Tesco to merge with Britain's biggest food wholesaler Booker in £3.7bn deal

The companies said the deal would create the "UK's leading food business"

Charles Wilson, CEO of Booker, shakes hands with Tesco CEO Dave Lewis
Charles Wilson, CEO of Booker, shakes hands with Tesco CEO Dave Lewis

Shares in Tesco shot up close to 10 per cent on Friday after Britain's biggest retailer announced that it was merging with Booker, the UK's top food wholesaler, in a £3.7bn deal.

In a joint statement, the two companies said that the combined group would bring benefits for consumers, independent retailers, caterers, small businesses, suppliers, and colleagues, and deliver “significant value to shareholders”.

"This merger [..]. will further enhance Tesco's growth prospects by creating the UK's leading food business with combined expertise in retail, wholesale, supply chain and digital," the chief executive of Tesco, Dave Lewis, said.

Richard Lim, chief executive of Retail Economics said Tesco's announcement to merge with Booker, the owner of will be a "game changer" in the food industry.

“As shopper behaviour continues to evolve rapidly, the new group will be well placed to capitalise on home shopping and the increasingly important area of eating out which has been the growth driver of the experience economy,” he said.

Under the terms of the deal, each Booker shareholder will receive 0.861 new Tesco shares and 42.6 pence in cash. Based on Tesco’s closing share price on Thursday, the deal values each Booker share at 205.3p, which represents a premium of approximately 12 per cent to their closing price.

After the merger, Booker shareholders will own approximately 16 per cent of the combined group. Booker shares ended the day almost 16 per cent higher.

Tesco has endured a turbulent few years and has been plagued by a major accounting scandal but the latest deals shows that it is cementing its status within the industry.

In September 2014, the supermarket admitted that it had identified a £250m overstatement of first-half profits for that year.

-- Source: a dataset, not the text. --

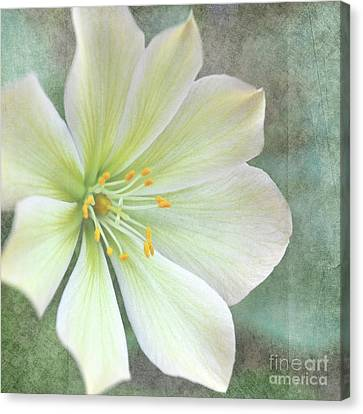 Canvas Print featuring the pyrography Large Flower by Lyn Randle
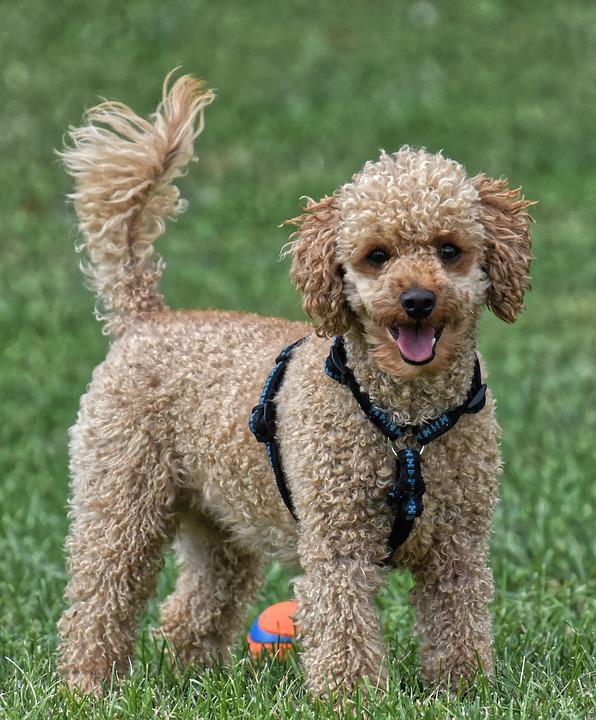 Poodle, Animal Photography, Playful, Dog, Pet, Cute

The UK’s supermarket watchdog later found that Tesco deliberately and repeatedly withheld money owed to suppliers to boost its sales performance artificially, in a serious breach of supermarket regulations.

Scores of investors sued the company as a result of a dramatic fall in the group's share price, alleging they lost millions because they bought shares on the basis of misleading accounts.

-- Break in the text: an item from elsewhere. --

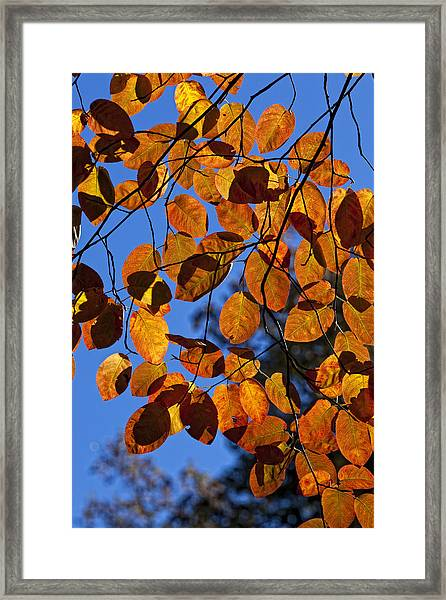 The Coinage Of Heaven Framed Print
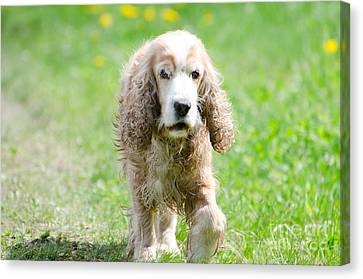 Dog On The Green Field Canvas Print by Mats Silvan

But more recently, the company has managed to move on from that. It's focused hard on reviving its main grocery business in its home market, selling its South Korean business and divesting in Turkey too. It's also sold off its Giraffe restaurant chain.

Late last year market researcher Kantar Worldpanel said Tesco's sales were rising at the fastest pace for three years.

The merger is subject to approval by regulators and is expected to be completed in late 2017 or early 2018, the two companies said.

Greenhill has been appointed as lead financial adviser to Tesco, with Barclays acting as financial adviser, sponsor and corporate broker and Citi acting as financial adviser and corporate broker. JP Morgan Cazenove is financial adviser and corporate broker for Booker.